Il dottor Servatius, l’avvocato difensore di Eichmann, rivolse una domanda pertinente al teste: “Lei cercò di influenzarlo? Cercò, in quanto ecclesiastico, di appellarsi ai suoi sentimenti? Gli fece una predica? Gli spiegò che la sua condotta era contraria alla morale?” La Arendt commenta: “Naturalmente il coraggioso prelato non aveva fatto nulla di tutto questo, e ora fu molto imbarazzato nel rispondere. Disse che “i fatti sono più efficaci delle parole” e che “le parole sarebbero state inutili”, pronunziò frasi fatte che non avevano alcun peso.” Ma che senso avrebbe avuto fare la “morale” ad Eichmann? E questo, al di là del giudizio della Arendt che le parole sono azioni, e il pastore Grüber “avrebbe avuto almeno il dovere da sacerdote di controllare se davvero le parole erano inutili.” In proposito, l’imputato dichiarò: “Nessuno venne a rimproverarmi per il modo in cui eseguivo il mio dovere, neppure il pastore Grüber sostiene di averlo fatto.” Stiamo parlando di ecclesiastici, morale e religione. Ma in chi credevano i nazisti, oltre al dovere di fedeltà assoluta al Führer?
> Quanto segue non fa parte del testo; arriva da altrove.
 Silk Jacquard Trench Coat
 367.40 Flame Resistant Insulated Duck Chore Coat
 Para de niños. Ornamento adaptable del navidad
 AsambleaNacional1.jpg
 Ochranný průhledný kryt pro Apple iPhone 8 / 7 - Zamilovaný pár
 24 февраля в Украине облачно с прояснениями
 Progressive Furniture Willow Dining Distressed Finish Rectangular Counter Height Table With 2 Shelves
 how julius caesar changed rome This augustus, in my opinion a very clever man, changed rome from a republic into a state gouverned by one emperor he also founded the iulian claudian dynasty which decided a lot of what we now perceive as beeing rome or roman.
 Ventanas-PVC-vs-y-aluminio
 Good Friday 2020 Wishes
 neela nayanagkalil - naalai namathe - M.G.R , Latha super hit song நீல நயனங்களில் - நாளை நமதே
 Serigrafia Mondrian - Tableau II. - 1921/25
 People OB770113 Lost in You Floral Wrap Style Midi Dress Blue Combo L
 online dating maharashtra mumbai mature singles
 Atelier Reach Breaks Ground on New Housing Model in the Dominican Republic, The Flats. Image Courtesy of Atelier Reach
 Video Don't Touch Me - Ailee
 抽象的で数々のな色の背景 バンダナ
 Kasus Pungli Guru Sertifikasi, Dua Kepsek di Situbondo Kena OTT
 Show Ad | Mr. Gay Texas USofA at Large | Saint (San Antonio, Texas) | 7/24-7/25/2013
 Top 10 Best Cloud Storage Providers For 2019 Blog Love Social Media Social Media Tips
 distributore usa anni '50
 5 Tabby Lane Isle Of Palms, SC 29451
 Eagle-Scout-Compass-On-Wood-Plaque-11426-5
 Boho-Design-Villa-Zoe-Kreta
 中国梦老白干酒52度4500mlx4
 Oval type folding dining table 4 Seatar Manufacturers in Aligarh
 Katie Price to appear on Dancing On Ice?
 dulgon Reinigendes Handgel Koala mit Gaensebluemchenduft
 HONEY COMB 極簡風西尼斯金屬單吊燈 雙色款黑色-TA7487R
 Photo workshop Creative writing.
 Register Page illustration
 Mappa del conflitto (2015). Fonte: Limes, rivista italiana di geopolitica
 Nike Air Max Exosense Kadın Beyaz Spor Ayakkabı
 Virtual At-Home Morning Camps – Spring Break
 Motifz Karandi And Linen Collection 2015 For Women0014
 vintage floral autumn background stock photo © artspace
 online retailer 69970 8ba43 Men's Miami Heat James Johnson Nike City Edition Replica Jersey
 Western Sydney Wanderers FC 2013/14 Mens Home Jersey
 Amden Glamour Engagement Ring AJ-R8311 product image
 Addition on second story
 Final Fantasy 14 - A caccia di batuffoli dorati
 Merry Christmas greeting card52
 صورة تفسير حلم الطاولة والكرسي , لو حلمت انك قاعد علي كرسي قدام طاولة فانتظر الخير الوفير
In carcere, durante il processo, Eichmann scrisse una sua autobiografia, ma il manoscritto allora non fu divulgato, trapelarono solo pochi brani. Si era dichiarato un glottläubiger, credente in Dio, il Dio dei nazisti, e infatti al dibattimento si rifiutò di giurare sulla Bibbia. Secondo le sue credenze religiose, rimaste immutate dal tempo del nazismo […] l’avvenimento della sua nascita andava ascritto a un “Essere razionale superiore” (Höherer Sinnesträger), un’entità più o meno identica a quel “movimento dell’universo”, a cui la vita umana, priva in sé di un “significato superiore”, è soggetta. Questa terminologia di Eichmann, spiega la Arendt “è quanto mai interessante, poiché chiamare Dio un Höherer Sinnesträger, [“Superiore portatore di senso” i.e. Sommo depositario della ragione] equivaleva a dargli un posto nella gerarchia militare: i nazisti avevano infatti cambiato il vecchio termine Befehlsempfänger, “colui che riceve gli ordini”, in Befehlsträger, “colui che porta gli ordini”, cioè il depositario di ordini che ne sostiene il peso e ha la responsabilità di eseguirli; e ancora: Eichmann, come tutti coloro che lavoravano alla “soluzione finale”, era ufficialmente un Geheimnisträger, cioè “depositario di segreti”, un titolo fatto apposta per lusingare la vanità.” Quindi, commentando la sua nascita, Eichmann si era espresso, lamentando che la Norna della sfortuna (dea del destino del mito norreno) tesseva fili di dolore e di pena della sua vita. Nello scrivere quelle righe, sapeva di non poter descrivere il momento conclusivo della sua vita, ma sapeva come sarebbe andata a finire.